L'atmosphère est électrique à Anfield. Après le nul spectaculaire contre Leeds United (3-3), une bombe a éclaté en conférence de presse. Mohamed Salah, pour la troisième fois d'affilée remplaçant, a lâché ses frustrations. Le joueur égyptien estime être transformé en bouc émissaire pour masquer les problèmes collectifs de Liverpool, pointant même une relation dégradée avec son entraîneur Arne Slot.
Les statistiques contredisent le récit du déclin
Le discours dominant accuse l'ailier de 33 ans d'être sur le déclin. Pourtant, les données racontent une autre histoire. Malgré un temps de jeu réduit et un collectif en difficulté, Salah se classe parmi les quatre joueurs ayant créé le plus d'occasions de but en Premier League cette saison. Son génie créatif est toujours là, même quand l'équipe patine.
Le vrai problème semble être son isolement. Les chiffres révèlent une baisse alarmante de son implication : 30% de touches de balle en moins par match comparé à ses trois dernières saisons, et une chute de près de 40% de ses interventions dans la surface adverse. On ne passe pas du statut de superstar mondiale à celui de joueur fini du jour au lendemain.

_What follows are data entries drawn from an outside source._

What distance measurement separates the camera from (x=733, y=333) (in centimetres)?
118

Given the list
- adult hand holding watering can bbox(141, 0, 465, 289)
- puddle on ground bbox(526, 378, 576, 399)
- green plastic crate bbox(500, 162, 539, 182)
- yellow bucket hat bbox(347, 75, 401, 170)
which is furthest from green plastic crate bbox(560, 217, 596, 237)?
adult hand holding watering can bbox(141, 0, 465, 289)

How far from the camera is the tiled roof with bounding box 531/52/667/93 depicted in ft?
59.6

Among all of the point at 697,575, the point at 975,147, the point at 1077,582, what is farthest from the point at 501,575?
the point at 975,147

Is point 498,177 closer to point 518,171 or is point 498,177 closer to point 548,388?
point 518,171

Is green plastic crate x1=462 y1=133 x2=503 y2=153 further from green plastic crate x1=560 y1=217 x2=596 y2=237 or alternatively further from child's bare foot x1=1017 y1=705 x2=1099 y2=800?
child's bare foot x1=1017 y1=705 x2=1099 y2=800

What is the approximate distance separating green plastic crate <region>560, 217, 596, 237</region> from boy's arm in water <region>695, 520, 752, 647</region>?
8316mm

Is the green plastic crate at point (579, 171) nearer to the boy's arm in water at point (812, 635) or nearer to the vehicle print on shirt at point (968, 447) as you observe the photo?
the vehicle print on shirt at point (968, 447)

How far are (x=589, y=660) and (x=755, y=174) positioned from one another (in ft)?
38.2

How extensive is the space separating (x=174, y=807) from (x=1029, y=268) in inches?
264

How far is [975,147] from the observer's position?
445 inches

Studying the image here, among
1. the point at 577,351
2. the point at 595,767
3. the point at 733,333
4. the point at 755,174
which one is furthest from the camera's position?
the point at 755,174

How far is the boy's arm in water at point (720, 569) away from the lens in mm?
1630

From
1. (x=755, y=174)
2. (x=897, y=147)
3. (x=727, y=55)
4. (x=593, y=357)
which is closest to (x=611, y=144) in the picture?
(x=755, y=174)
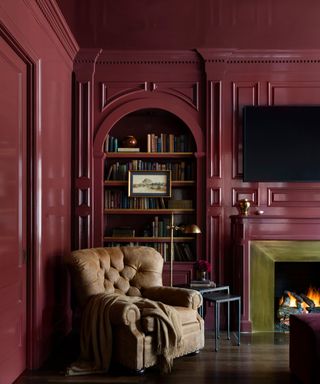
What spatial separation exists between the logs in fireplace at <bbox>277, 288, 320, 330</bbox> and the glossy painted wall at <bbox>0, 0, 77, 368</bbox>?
7.76 ft

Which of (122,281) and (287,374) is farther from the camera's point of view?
(122,281)

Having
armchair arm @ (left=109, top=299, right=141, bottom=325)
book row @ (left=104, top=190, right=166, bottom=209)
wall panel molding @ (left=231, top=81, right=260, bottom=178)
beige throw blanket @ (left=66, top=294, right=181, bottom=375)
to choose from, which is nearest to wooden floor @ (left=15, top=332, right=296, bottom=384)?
beige throw blanket @ (left=66, top=294, right=181, bottom=375)

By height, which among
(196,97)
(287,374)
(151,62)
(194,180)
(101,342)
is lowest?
(287,374)

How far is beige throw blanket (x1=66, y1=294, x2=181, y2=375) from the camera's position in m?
3.83

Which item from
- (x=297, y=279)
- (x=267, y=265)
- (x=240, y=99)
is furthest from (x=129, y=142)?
(x=297, y=279)

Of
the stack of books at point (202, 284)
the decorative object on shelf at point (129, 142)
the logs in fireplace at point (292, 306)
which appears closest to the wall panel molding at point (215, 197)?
the stack of books at point (202, 284)

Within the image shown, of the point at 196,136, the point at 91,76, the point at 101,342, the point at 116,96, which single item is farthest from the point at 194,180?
the point at 101,342

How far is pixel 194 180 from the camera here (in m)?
5.50

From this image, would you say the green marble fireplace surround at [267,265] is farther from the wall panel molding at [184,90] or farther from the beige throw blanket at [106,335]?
the wall panel molding at [184,90]

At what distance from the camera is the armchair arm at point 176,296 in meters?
4.27

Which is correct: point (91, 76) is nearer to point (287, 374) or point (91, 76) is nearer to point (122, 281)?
point (122, 281)

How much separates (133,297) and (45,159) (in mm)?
1463

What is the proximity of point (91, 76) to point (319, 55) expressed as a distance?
8.39 feet

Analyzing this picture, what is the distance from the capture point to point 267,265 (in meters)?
5.14
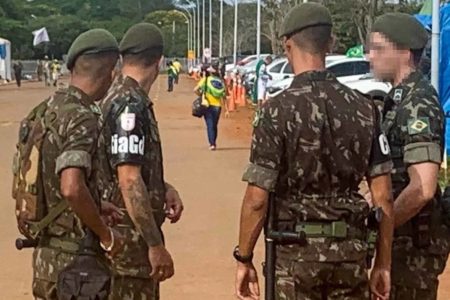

Cette baisse de production est directement liée à une baisse d'approvisionnement, confirmant que les difficultés dépassent le cadre individuel.
Le système d'Arne Slot en question
Si Salah était le seul attaquant en difficulté, la thèse de la mauvaise forme tiendrait. Mais sous la direction d'Arne Slot, l'ensemble de l'attaque liverpuldienne semble émoussée. À l'exception de Dominik Szoboszlai, le trio offensif de luxe composé d'Alexander Isak, Florian Wirtz et justement Mohamed Salah ne fait pas trembler l'Europe.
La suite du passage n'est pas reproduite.